I read that you switched from kneeboarding to wakeboarding several years ago.  Do you ever ride the kneeboard anymore?

Since I started wakeboarding, I have to say I haven't gone back and kneeboarded. It is not like I wouldn't want to but I am always pretty busy and the time I do have on the water I either wakeboard or surf behind the boat.



What advice would you give to someone wanting to learn how to get started in wakeboarding?

The advice I would give to someone just starting out on a wakeboard would be to get some help, especially if they haven't been doing watersports their whole life. I think it is very important to get a few lessons and learn how to do things right before you develop a bunch of bad habits. 


When I first started wakeboarding I didn't even know what foot I was forward, there is no shame in that. It simply means you need a little help from someone who is experienced.
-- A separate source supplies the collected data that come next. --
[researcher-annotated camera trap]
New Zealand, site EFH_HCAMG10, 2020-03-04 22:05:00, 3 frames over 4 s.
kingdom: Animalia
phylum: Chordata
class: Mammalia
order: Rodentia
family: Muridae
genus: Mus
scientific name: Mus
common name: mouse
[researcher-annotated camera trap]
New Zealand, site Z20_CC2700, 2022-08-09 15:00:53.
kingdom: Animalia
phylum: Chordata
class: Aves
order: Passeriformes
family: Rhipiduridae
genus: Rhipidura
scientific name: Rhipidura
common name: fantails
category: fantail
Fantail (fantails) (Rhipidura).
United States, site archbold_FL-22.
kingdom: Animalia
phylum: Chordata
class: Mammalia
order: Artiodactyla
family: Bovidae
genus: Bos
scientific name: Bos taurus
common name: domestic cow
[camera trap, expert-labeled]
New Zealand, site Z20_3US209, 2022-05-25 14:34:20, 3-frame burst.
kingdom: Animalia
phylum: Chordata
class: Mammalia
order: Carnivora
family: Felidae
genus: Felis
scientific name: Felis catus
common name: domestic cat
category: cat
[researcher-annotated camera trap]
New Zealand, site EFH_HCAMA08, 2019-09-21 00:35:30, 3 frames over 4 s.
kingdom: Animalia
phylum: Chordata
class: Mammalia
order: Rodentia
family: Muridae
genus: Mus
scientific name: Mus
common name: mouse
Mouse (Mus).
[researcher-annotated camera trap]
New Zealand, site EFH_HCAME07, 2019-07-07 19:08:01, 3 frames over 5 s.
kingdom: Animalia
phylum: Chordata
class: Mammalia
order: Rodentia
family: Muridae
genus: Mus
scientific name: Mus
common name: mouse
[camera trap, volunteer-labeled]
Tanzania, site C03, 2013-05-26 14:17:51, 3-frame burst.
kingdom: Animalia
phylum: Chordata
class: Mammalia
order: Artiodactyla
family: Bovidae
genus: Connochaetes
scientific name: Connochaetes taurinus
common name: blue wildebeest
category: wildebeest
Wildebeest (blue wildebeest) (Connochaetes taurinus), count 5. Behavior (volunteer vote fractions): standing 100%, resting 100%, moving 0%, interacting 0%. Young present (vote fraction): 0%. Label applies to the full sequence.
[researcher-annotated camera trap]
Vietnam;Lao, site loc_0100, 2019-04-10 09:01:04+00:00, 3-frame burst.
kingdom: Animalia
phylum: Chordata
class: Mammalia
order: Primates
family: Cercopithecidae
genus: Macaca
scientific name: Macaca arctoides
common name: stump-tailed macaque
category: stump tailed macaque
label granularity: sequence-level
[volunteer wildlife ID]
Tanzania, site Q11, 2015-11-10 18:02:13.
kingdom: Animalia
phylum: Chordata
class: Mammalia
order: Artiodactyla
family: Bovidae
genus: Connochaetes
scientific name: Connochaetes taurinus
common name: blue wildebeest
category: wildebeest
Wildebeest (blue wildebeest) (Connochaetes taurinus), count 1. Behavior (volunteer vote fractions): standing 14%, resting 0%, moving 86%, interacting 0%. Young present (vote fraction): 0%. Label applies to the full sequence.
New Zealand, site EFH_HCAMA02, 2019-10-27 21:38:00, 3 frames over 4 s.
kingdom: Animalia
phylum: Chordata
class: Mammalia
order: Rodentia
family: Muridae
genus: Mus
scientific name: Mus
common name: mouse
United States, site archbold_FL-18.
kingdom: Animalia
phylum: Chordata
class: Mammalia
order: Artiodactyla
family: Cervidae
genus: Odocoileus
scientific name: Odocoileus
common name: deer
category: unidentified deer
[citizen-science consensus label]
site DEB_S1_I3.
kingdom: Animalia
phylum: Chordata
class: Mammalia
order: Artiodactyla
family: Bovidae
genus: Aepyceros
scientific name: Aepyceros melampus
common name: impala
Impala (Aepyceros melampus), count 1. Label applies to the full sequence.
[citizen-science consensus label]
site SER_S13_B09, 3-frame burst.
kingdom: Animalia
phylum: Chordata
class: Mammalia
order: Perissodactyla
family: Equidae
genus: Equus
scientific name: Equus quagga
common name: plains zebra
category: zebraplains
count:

Anything else you'd like to add?

I just want to say I have been so fortunate. Wakeboarding has opened so many doors for me, I have met so many wonderful people and made great friends. I have also had the opportunity to travel all over the world doing clinics teaching people how to do our sport. Being on the road can be really tough, especially when you're a Mom and Daddy's girl, but I am very thankful for everything I have been exposed to through this sport.


Sonja is sponsored by CWB, Blink, Flojos, Legend, Neil Pryde, Nevin, Performance Ski and Surf.